Used to select any arbitrary item in an array based on its Ndimensional index.

Each integer array represents the number of indexes into that dimension.

x = np.array([[1, 2], [3, 4], [5, 6]]) 

#The selection includes elements at (0,0), (1,1) and (2,0) from the first array.

y = x[[0,1,2], [0,1,0]]

print y

#Output is an ndarray object of corner elements.

x = np.array([[ 0,  1,  2],[ 3,  4,  5],[ 6,  7,  8],[ 9, 10, 11]]) 

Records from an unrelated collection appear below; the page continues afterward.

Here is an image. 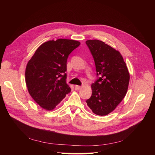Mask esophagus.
<instances>
[{
    "label": "esophagus",
    "mask_w": 155,
    "mask_h": 155,
    "mask_svg": "<svg viewBox=\"0 0 155 155\" xmlns=\"http://www.w3.org/2000/svg\"><path fill=\"white\" fill-rule=\"evenodd\" d=\"M81 88V86H79V85H76L75 86V89H76V91H78L79 90V89Z\"/></svg>",
    "instance_id": "1"
}]
</instances>
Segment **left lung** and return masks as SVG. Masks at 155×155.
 I'll return each instance as SVG.
<instances>
[{"mask_svg": "<svg viewBox=\"0 0 155 155\" xmlns=\"http://www.w3.org/2000/svg\"><path fill=\"white\" fill-rule=\"evenodd\" d=\"M86 44L94 60L97 77L91 85L92 96L86 102L95 114L105 116L113 111L126 95L129 73L118 51L96 39L88 40Z\"/></svg>", "mask_w": 155, "mask_h": 155, "instance_id": "8db88e82", "label": "left lung"}]
</instances>
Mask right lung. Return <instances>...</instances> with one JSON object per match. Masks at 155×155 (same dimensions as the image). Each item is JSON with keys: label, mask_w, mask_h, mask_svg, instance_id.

rows = np.array([[0,0],[3,3]])

cols = np.array([[0,2],[0,2]]) 

y = x[rows,cols] 

print y

x = np.array([[ 0,  1,  2],[ 3,  4,  5],[ 6,  7,  8],[ 9, 10, 11]]) 

# slicing 

z = x[1:4,1:3] 

# using advanced index for column 

y = x[1:4,[1,2]] 

print y

#Boolean array indexing

x = np.array([[ 0,  10,  20],[ 30,  40,  50],[ 60,  70,  80],[ 90, 100, 110]]) 

# Now we will print the items greater than 50 

print 'The items greater than 50 are:' 

print x[x > 50]

#NaN (Not a Number) elements are omitted by using ~ (complement operator).

a = np.array([np.nan, 1,2,np.nan,3,4,5]) 

print a[~np.isnan(a)]

filter out the non-complex elements from an array

a = np.array([1, 2+6j, 5, 3.5+5j]) 

print a[np.iscomplex(a)]

#broadcasting - Arithmetic operations on arrays are usually done on corresponding elements. If two arrays are of exactly the same shape, then these operations are smoothly performed.

a = np.array([1,2,3,4]) 

b = np.array([10,20,30,40]) 

c = a * b 

print c

#disimilar arrays can be Broadcasted upon by some rules

Broadcasting is possible if the following rules are satisfied −

#Array with smaller ndim than the other is prepended with '1' in its shape.

Size in each dimension of the output shape is maximum of the input sizes in that dimension.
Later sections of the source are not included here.